Excerpt =>
-- -- --

Although the present study has shown that heat shock protein expression was associated with infarct reduction, the cause-and-effect relationship will be determined in our future study by selectively blocking Hsp expression and showing that the effect of infarct volume is also blocked. In order to maintain our focus on the neuroprotective effects of forced exercise versus voluntary exercise, Hsp 27 and Hsp 70 expressions were measured in both exercise groups, but not in the restraint and electric shock groups. The stress models were designed to eliminate the stress component from the treadmill exercise group. The electric shock group was specifically designed to eliminate the stress variable in the treadmill group and the restraint group was designed as a stress control. In addition, as previous studies [4, 14, 15] suggested, exercise-induced neuroprotection may involve multiple pathways; the key role of Hsp expression as well as its interactions with other molecular pathway will be further investigated in our future study.

Taken together, the results in the present study suggest that exercise with a stressful component, rather than either voluntary exercise or stress alone, is better able to induce neuroprotection and reduce brain infarct volume after stroke. Although, further studies are needed to confirm protein expression and functional sites, our study suggests that this exercise-induced neuroprotection is attributable to up-regulation of stress-induced heat shock proteins 27 and 70.

-- -- --

Provided data =>

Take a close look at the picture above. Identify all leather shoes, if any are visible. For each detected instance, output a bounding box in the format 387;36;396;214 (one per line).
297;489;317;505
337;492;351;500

-- -- --

Check your understanding =>
- A) Answer each question from the excerpt on exercise and stroke.
(i) Which two heat shock proteins were measured in the exercise groups?
(ii) What was the restraint group designed as?
(iii) What kind of exercise does the study suggest is better able to induce neuroprotection?
- B) List every reference number cited in the excerpt on exercise and stroke.
- C) Reproduce word for word the stretch of the excerpt on exercise and stroke from "Taken together, the" through "proteins 27 and 70.".
The listing is separate material, unrelated to the excerpt on exercise and stroke.

Answers for the tasks =>
- A)
(i) Hsp 27 and Hsp 70
(ii) A stress control
(iii) Exercise with a stressful component

- B) 4, 14, 15

- C)
Taken together, the results in the present study suggest that exercise with a stressful component, rather than either voluntary exercise or stress alone, is better able to induce neuroprotection and reduce brain infarct volume after stroke. Although, further studies are needed to confirm protein expression and functional sites, our study suggests that this exercise-induced neuroprotection is attributable to up-regulation of stress-induced heat shock proteins 27 and 70.